Information School Professor Karen Fisher is headed back to the Za’atari Refugee Camp to help make some magic.
During a visit to Jordan last year, Fisher asked young Syrian refugees at Za’atari for their ideas for “magic genius devices” – information-based solutions that could help make life easier at the camp. During her return trip in March, Fisher intends to bring one of their ideas to life.
A pilot program aims to help preserve the cultural heritage that refugees left behind in Syria. The worry is that the memory of what it was like before the Syrian civil war will disappear. Fisher’s team is taking 18 mobile phones that youths will use to create video interviews with their families and friends. They’ll upload the private videos to a YouTube channel and create an oral history. The desire to preserve memories and stories was a running theme in the magic genius devices, which inspired the project.
Another activity Fisher is planning is an effort to promote early literacy through a storytime program.

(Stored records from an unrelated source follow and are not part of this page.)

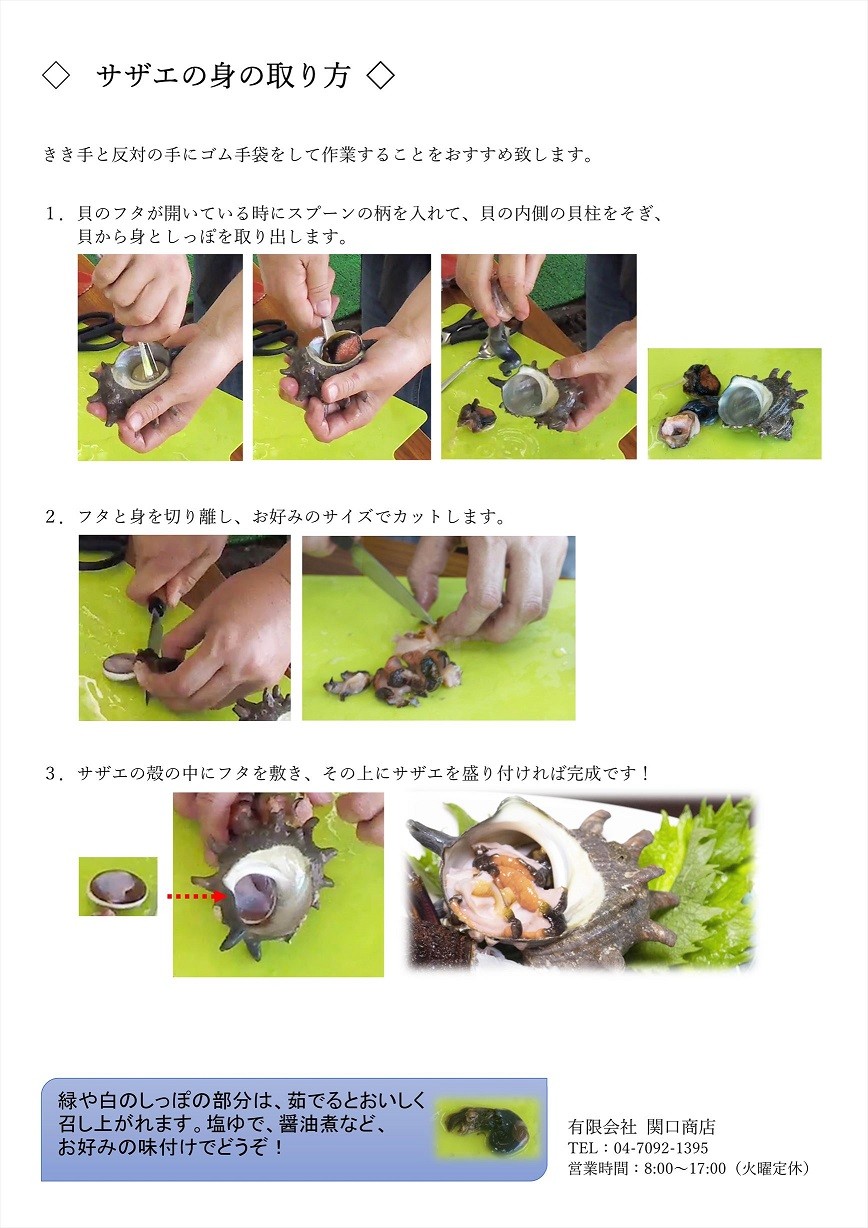 ◇ サザエの身の取り方 ◇

きき手と反対の手にゴム手袋をして作業することをおすすめ致します。

1．貝のフタが開いている時にスプーンの柄を入れて、貝の内側の貝柱をそぎ、貝から身としっぽを取り出します。

2．フタと身を切り離し、お好みのサイズでカットします。

3．サザエの殻の中にフタを敷き、その上にサザエを盛り付ければ完成です！

緑や白のしっぽの部分は、茹でるとおいしく召し上がれます。塩ゆで、醤油煮など、お好みの味付けでどうぞ！

有限会社 関口商店
TEL：04-7092-1395
営業時間：8:00～17:00（火曜定休）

Fisher is taking a variety of materials to the camp’s libraries: books in Arabic and English, storytelling cubes, animal finger puppets, and blank booklets for kids to write and draw stories. Getting together for storytime sessions also will provide opportunities for young refugees and their parents to connect with each other and learn about resources at the camp.
“The idea of promoting reading, promoting education, promoting connectedness, particularly opportunities for girls, seemed like a really special one,” Fisher said. The work of Fisher’s team is part of a broad United Nations effort to use information to help improve conditions at Za’atari. Young people at the camp will be enlisted to contribute to a database of resources that are available and problems that need to be addressed. For example, water and sanitation issues could be identified; and people could be connected with employment opportunities.
“The ‘magic genius devices’ were a really clear indication to the U.N. about the valuable role that youth play as information guides,” Fisher said. “There’s capacity for helping spread information, being adept at using technology. Youth are going to be mobilized to help with all of this.
“There’s a lot of different types of needs, because the camp is the fourth-largest city in Jordan now,” Fisher said.
The camp, run by the U.N. High Commissioner for Refugees, is home to nearly 80,000 people who fled the civil war that has enveloped their Syrian homeland since 2011. It’s located in northern Jordan, a short distance from the Syrian border.
Accompanying Fisher on this trip will be Carleen Maitland, an associate professor at Penn State University; Ying Xu, a Penn State Ph.D. student; and Brian Tomaszewski, an assistant professor at the Rochester Institute of Technology.
Research assistant Katya Yefimova, an iSchool Ph.D. student, is helping coordinate the Za’atari activities from Seattle.
“I set up these phones and in 24 hours, some Syrian boy or girl will be using them,” Yefimova said. “That’s kind of a fun thing to think about. It creates a human connection with someone I’ve never met and never will.”
Fisher hopes to return a few more times this year to check the progress of her projects and do more to help improve conditions at the camp. She has the support of project sponsors, including Google and Lego, and cooperation from the UNHCR and non-governmental organizations.
“The nice thing about it is our relationship with the NGOs, the fieldworkers, the U.N. officers – it’s really beautiful how it’s all developing,” she said. “You have the opportunity to really feel like you’re accomplishing something good.”